Instructions to follow
Among the lines listed below, count those that include the string "site", and state only the count.

Saved entries

BEGIN

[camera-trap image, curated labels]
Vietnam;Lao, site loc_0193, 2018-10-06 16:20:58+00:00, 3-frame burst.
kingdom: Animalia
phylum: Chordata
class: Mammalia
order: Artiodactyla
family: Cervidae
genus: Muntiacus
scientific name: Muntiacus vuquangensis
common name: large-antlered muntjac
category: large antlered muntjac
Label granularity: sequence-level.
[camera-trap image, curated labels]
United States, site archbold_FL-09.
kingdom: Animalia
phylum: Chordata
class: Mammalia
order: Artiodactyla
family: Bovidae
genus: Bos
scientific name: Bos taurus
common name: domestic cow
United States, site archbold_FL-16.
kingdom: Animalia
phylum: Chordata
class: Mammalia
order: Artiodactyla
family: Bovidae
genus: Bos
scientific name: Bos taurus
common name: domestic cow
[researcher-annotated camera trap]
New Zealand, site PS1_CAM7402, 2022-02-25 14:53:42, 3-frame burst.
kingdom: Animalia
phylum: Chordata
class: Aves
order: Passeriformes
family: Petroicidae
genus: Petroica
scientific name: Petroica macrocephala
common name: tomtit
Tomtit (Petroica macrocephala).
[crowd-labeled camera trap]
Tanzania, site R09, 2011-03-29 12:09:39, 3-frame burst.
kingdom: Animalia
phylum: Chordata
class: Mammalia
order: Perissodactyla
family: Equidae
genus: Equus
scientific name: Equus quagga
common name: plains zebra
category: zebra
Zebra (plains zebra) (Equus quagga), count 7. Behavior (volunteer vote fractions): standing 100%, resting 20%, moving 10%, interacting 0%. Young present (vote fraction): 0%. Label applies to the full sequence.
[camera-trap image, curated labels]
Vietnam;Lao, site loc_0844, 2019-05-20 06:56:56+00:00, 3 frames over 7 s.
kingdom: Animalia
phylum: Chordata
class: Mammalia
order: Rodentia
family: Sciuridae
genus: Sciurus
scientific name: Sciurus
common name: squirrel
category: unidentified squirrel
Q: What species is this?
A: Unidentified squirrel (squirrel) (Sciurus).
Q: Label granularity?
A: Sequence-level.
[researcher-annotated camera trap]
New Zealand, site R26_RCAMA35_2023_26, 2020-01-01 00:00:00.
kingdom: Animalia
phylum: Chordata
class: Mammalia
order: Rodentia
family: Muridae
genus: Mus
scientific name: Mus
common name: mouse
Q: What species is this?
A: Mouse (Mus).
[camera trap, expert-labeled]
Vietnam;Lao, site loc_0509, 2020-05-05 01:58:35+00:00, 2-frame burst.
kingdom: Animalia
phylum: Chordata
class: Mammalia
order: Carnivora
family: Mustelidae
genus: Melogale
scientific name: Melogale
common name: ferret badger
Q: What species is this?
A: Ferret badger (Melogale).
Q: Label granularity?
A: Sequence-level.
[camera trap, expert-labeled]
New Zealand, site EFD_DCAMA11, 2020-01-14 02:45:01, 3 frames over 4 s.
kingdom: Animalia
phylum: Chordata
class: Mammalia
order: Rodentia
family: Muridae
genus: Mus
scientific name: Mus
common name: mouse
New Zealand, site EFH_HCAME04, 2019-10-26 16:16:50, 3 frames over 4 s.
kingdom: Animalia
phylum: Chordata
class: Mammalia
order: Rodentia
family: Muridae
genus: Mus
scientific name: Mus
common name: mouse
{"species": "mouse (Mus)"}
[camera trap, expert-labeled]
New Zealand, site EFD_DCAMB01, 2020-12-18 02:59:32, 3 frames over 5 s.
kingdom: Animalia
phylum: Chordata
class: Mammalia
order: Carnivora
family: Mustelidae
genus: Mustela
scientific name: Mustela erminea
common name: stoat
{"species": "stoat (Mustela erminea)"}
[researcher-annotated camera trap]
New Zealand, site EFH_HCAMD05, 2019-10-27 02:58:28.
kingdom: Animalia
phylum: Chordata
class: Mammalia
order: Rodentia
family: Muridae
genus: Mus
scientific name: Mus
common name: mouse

END

Task result
12